Table 5: example four bridge deck integration layer surface rebound value

As can be seen from Table 5, P₁₀＝(P₁₁₀+P₂₁₀)/2＝26，P₁₁＝(P₁₁₁+P₂₁₁) When the spreading time is T ═ 29, ((0.8R-P)_i-1)/(P_i-P_i-1) 12+12 (i-1) ((27-26)/(29-26)) × 12+12 × 10) ═ 4+120 ═ 124h, the superstructure can be additionally laid after 124h after the completion of the casting of the deck integrated layer, and therefore, the timing of the additional laying of the deck integrated layer can be advanced after the heat preservation measures are taken.

Based on the above examples, it can be known that the currently adopted 7d method for judging the paving time is a qualitative judgment method, and that the condition of concrete setting and hardening is remarkably different in the broad breadth of China, large climate change, northern severe cold areas and southern high-temperature areas, summer construction and winter construction, and the influence of different proportions. The surface conditions of the integrated layer of the bridge deck are different in different seasons, different regions and different proportions along with the change rule of time. It is not appropriate to simply adopt qualitative time index to guide the asphalt layer to be paved.
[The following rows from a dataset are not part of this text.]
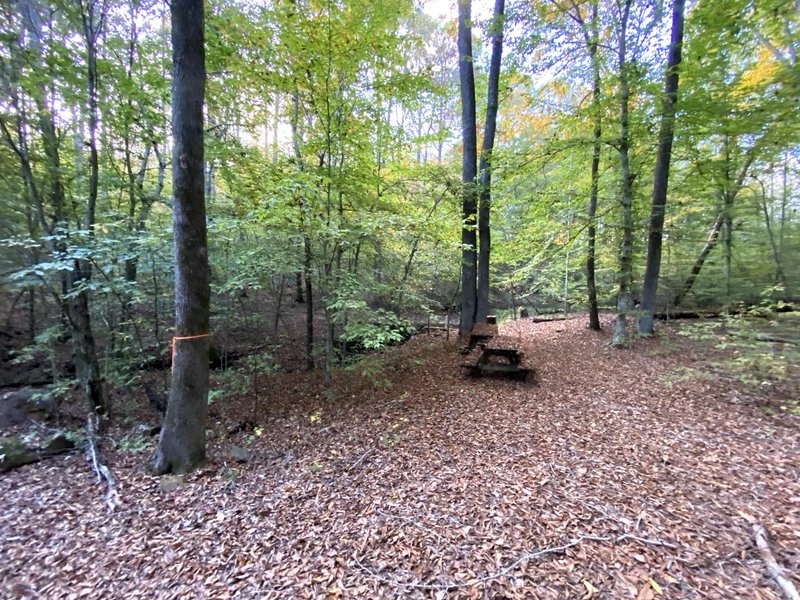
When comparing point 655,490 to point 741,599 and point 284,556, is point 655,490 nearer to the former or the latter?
point 741,599

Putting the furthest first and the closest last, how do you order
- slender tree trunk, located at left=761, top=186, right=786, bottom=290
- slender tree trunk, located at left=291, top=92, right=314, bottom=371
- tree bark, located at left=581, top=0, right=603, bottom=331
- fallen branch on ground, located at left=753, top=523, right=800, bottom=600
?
tree bark, located at left=581, top=0, right=603, bottom=331 → slender tree trunk, located at left=761, top=186, right=786, bottom=290 → slender tree trunk, located at left=291, top=92, right=314, bottom=371 → fallen branch on ground, located at left=753, top=523, right=800, bottom=600

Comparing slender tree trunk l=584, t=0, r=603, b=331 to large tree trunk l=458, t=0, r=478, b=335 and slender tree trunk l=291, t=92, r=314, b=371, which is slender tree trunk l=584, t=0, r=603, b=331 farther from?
slender tree trunk l=291, t=92, r=314, b=371

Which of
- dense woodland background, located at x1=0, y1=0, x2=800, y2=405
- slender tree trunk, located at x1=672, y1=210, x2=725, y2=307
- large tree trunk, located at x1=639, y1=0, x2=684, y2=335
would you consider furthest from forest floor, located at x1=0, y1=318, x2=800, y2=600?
slender tree trunk, located at x1=672, y1=210, x2=725, y2=307

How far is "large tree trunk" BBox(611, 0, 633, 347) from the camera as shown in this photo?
24.5 feet

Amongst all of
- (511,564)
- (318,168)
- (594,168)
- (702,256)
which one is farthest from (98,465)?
(702,256)

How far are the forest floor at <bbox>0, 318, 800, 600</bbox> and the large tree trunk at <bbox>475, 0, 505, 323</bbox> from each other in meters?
3.85

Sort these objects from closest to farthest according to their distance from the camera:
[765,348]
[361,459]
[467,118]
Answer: [361,459], [765,348], [467,118]

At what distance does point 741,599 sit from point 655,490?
1.15m

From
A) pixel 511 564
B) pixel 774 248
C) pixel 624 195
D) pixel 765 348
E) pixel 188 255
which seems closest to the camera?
pixel 511 564

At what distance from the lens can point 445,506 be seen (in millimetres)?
3123

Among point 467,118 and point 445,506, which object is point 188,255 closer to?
point 445,506

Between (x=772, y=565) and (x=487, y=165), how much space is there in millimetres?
8159

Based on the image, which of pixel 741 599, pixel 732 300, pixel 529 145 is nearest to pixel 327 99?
pixel 529 145

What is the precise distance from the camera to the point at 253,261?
5.21m
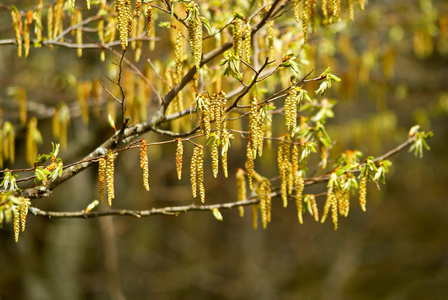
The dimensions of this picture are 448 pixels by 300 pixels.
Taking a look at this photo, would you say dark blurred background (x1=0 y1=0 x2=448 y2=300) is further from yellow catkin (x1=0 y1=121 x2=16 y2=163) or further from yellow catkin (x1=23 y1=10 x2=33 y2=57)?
yellow catkin (x1=23 y1=10 x2=33 y2=57)

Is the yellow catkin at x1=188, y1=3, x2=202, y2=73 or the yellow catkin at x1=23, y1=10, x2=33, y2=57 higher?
the yellow catkin at x1=23, y1=10, x2=33, y2=57

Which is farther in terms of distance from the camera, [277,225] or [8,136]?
[277,225]

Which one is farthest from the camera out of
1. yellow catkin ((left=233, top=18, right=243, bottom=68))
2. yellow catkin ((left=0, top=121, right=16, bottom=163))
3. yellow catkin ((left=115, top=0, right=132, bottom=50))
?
yellow catkin ((left=0, top=121, right=16, bottom=163))

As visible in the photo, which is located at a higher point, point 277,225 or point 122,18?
point 122,18

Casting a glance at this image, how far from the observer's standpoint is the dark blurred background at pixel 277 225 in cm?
611

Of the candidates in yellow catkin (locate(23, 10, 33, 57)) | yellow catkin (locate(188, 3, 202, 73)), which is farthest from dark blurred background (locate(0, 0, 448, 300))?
yellow catkin (locate(188, 3, 202, 73))

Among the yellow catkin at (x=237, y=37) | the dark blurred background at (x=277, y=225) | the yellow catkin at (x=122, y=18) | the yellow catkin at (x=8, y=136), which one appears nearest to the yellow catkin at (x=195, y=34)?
the yellow catkin at (x=237, y=37)

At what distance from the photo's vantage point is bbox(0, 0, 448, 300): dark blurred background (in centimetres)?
611

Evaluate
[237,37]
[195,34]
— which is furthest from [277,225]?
[195,34]

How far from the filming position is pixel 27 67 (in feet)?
23.6

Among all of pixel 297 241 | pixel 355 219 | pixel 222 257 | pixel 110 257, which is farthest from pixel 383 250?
pixel 110 257

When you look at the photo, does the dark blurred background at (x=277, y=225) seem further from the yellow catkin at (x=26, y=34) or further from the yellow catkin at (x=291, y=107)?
the yellow catkin at (x=291, y=107)

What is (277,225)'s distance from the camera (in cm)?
1160

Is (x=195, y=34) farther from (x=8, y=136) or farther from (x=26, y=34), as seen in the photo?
(x=8, y=136)
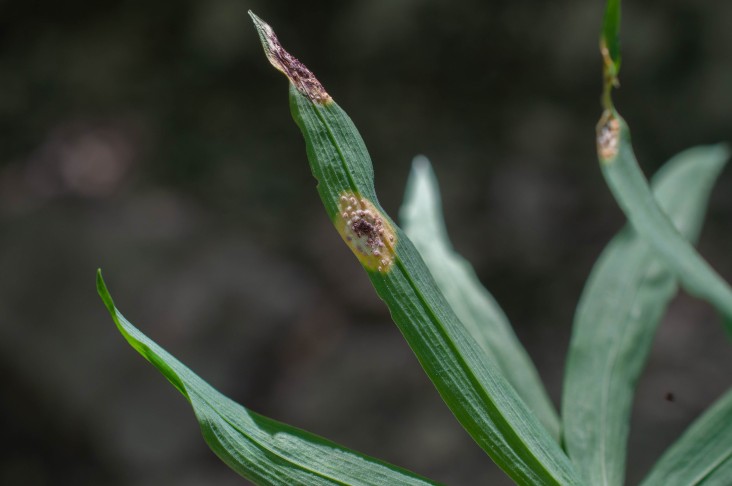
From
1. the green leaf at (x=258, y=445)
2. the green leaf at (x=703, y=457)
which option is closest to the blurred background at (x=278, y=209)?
the green leaf at (x=703, y=457)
According to the method, data are collected through laboratory experiments to obtain the maximum rebound value of concrete with a specific proportion, then the real-time rebound value of a test position is obtained through field tests, and the proper paving time can be calculated through the rebound value and the maximum rebound value of the laboratory; the method obtains the field actual condition of the integral layer of the bridge deck, is not limited by regions and seasons, can accurately and quantitatively judge the paving opportunity of the asphalt layer, can effectively guide production work, can effectively avoid quality failure caused by too early paving, and can also effectively reduce unnecessary waiting time.

The resilience testing device can automatically measure the resilience value of the designated area at regular time, and can avoid data deviation caused by repeated testing at the same point position; simultaneously because test time begins from 12 hours, easily stains the tapping rod when the concrete initial stage has not solidified, the device of this application can clean the tapping rod automatically, avoids the tapping rod to stain and leads to the deviation of result.

The above, only do the preferred embodiment of the present invention, not used to limit the present invention, all the technical matters of the present invention should be included in the protection scope of the present invention for any slight modification, equivalent replacement and improvement of the above embodiments.

Claims

1. Resilience testing arrangement, its characterized in that: the rebound tester comprises a control module, a resiliometer, a working frame and a working table, wherein a sliding seat capable of sliding horizontally is arranged on the working frame, the sliding seat is driven by a first motor to slide along the X-axis direction, a mounting plate capable of sliding up and down is arranged on the sliding seat, the resiliometer is fixed on the mounting plate, and the mounting plate is driven by a second motor to slide along the Z-axis direction;

2. The rebound testing device according to claim 1, wherein: and a cleaning module used for cleaning impurities on the bouncing rod of the resiliometer is further arranged on one side of the workbench and is formed by combining a driving motor and a brush head.

3. The rebound testing device according to claim 1, wherein: the horizontal frame is further provided with a camera, the control module is provided with a communication module, the camera is electrically connected with the storage module, and the control module can be in communication connection with a server or a flat panel through the communication module.

4. The rebound testing device according to claim 1, wherein: the groove structure at workstation middle part can place two or two above loads and have the steel examination mould of test block, the steel examination mould is formed by steel sheet processing, steel sheet thickness on the steel examination mould is no less than 2cm, and the steel examination mould is the open type long square structure in top.